- _Instructions to follow_: Please restate each entry word for word and leave the pictures out.

- _Data section_:
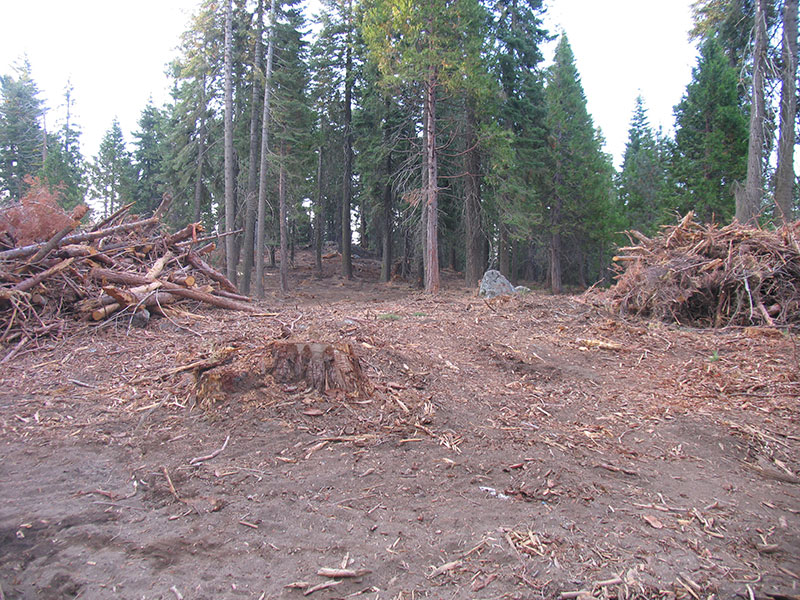 photo of a clearcut in a forest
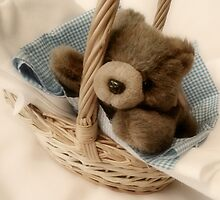 Baby Bear in a basket by hellohappy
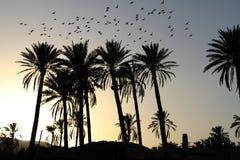 Palmeras en la puesta del sol Imagen de archivo libre de regalías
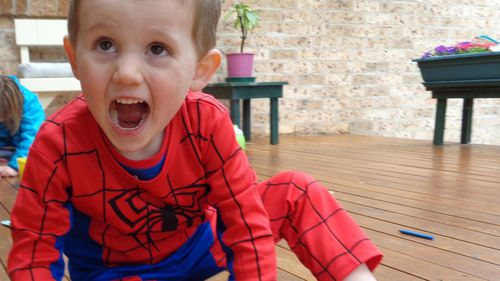 William Tyrrell disappearance inquest Sydney NSW Coroner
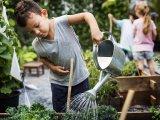 Pályázat alsósoknak: Tervezz és ültess egy virágágyást! - A nyertes csapat a budapesti Városháza parkot díszítheti fel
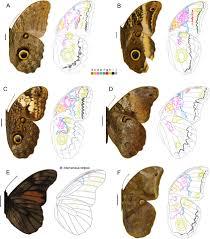 wing pattern diversity in brassolini butterflies nymphalidae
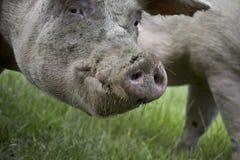 Portret van een varken royalty-vrije stock foto's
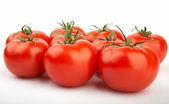Set of ripe and juicy red tomatoes. XXL — Stock Photo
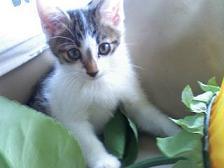 猫さん 09-08-24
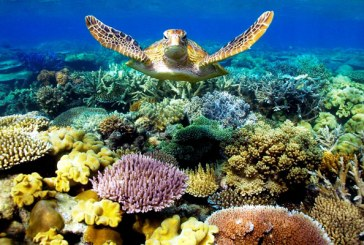 Marea Bariera de corali prezinta semne de albire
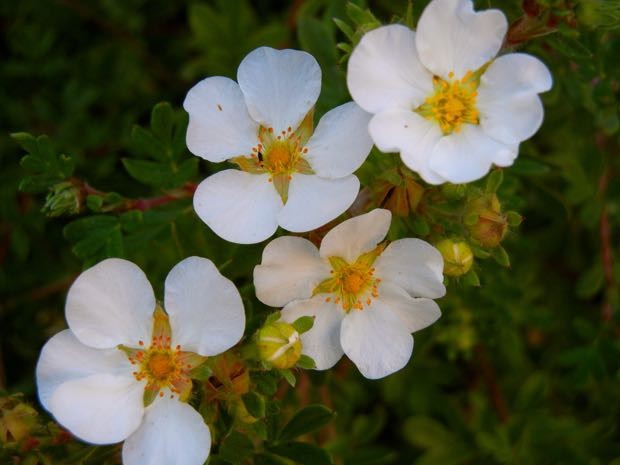 Rosaceae - Rosa Arvensis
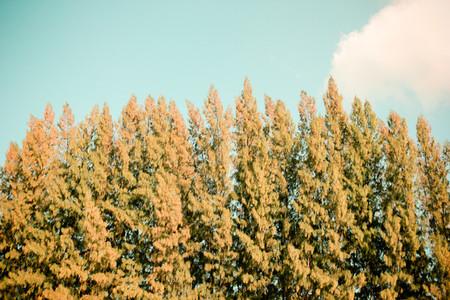 Beautiful pine trees and sky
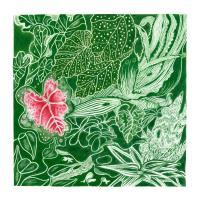 DOUBLE GEOGRAPHY - The Indoor Gardener : LP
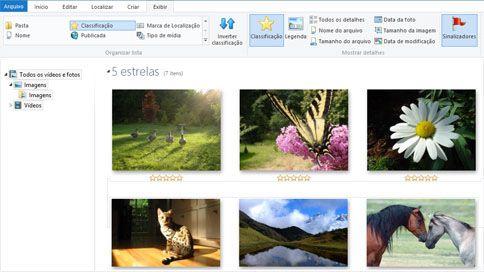Captura de tela de Galeria de Fotos do Windows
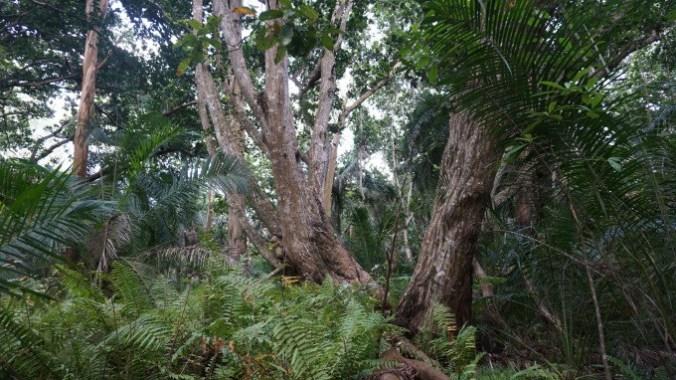Zanzibar - jozani forest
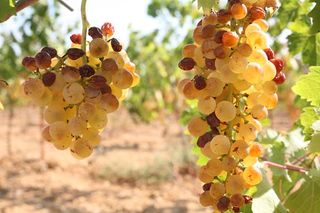 1correns_white_grapes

- _Response to this exercise_:
 photo of a clearcut in a forest
 Baby Bear in a basket by hellohappy
 Palmeras en la puesta del sol Imagen de archivo libre de regalías
 William Tyrrell disappearance inquest Sydney NSW Coroner
 Pályázat alsósoknak: Tervezz és ültess egy virágágyást! - A nyertes csapat a budapesti Városháza parkot díszítheti fel
 wing pattern diversity in brassolini butterflies nymphalidae
 Portret van een varken royalty-vrije stock foto's
Set of ripe and juicy red tomatoes. XXL — Stock Photo
 猫さん 09-08-24
 Marea Bariera de corali prezinta semne de albire
 Rosaceae - Rosa Arvensis
 Beautiful pine trees and sky
 DOUBLE GEOGRAPHY - The Indoor Gardener : LP
Captura de tela de Galeria de Fotos do Windows
Zanzibar - jozani forest
 1correns_white_grapes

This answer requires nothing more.